Jennie told Frame that her husband had continued to purge throughout the night. His retching had prevented him from retaining the medicine the doctor had prescribed. She had done her best to make him comfortable and, after he had fallen asleep, she had retired to Dorothy’s bedroom.
At about two thirty in the morning, Jennie’s mother had roused her and Dorothy to tell them the admiral had fallen. They had gone to his room and found him sitting on the floor against the bed. They had helped him to a chair, changed his nightclothes and his bed linens, and assisted him back to bed. Jennie had then sent Dorothy back to her room, had laid down next to the admiral and quickly fallen asleep. She had awoken just before dawn and found him cold to the touch.
After hearing Jennie’s report, Frame left the admiral’s room and went down the hall to see Mrs. Harrison. She was still indisposed and appeared visibly shaken by the admiral’s death. She told the doctor how she had heard the admiral fall from his bed during the night and how perplexed and saddened she was by his astonishing demise.
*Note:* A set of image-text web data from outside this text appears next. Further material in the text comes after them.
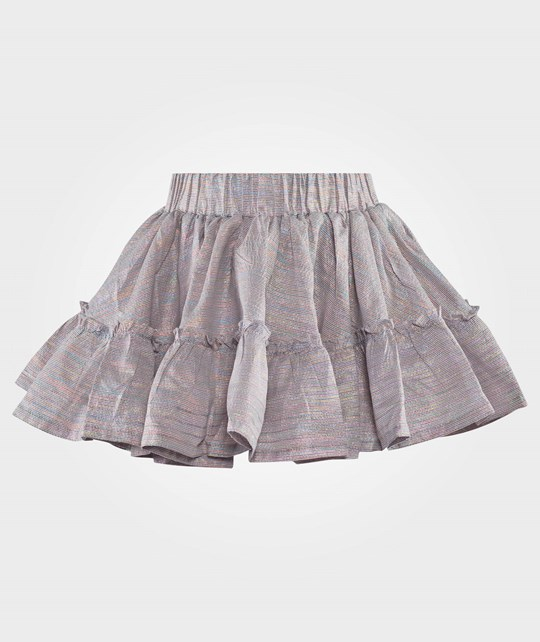 How To Kiss A Frog Elin Skirt Silver Silver
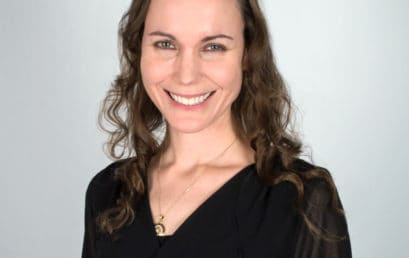 Dr. Shannon Toney Smith
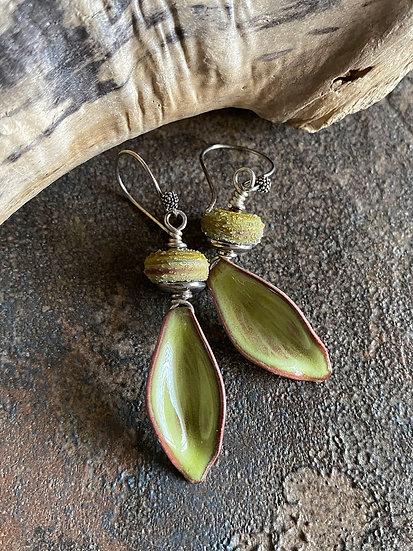 Pistachio Leaves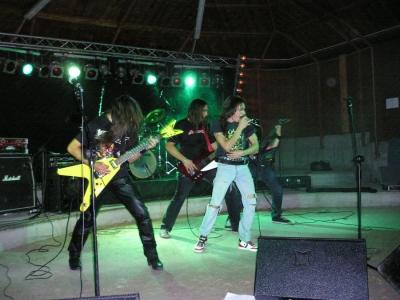 Stoaner Rock Festival 18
The doctor briefly examined her. Satisfied with her progress, he told her to continue with fluids and rest and started out of the room. At the threshold, he stopped abruptly, turned to Mrs. Harrison, and said, “There’s something behind all this.” She lay in stunned silence, bewildered by his remark. A sense of foreboding engulfed her and, as she watched the doctor depart, the frail, frightened woman wept.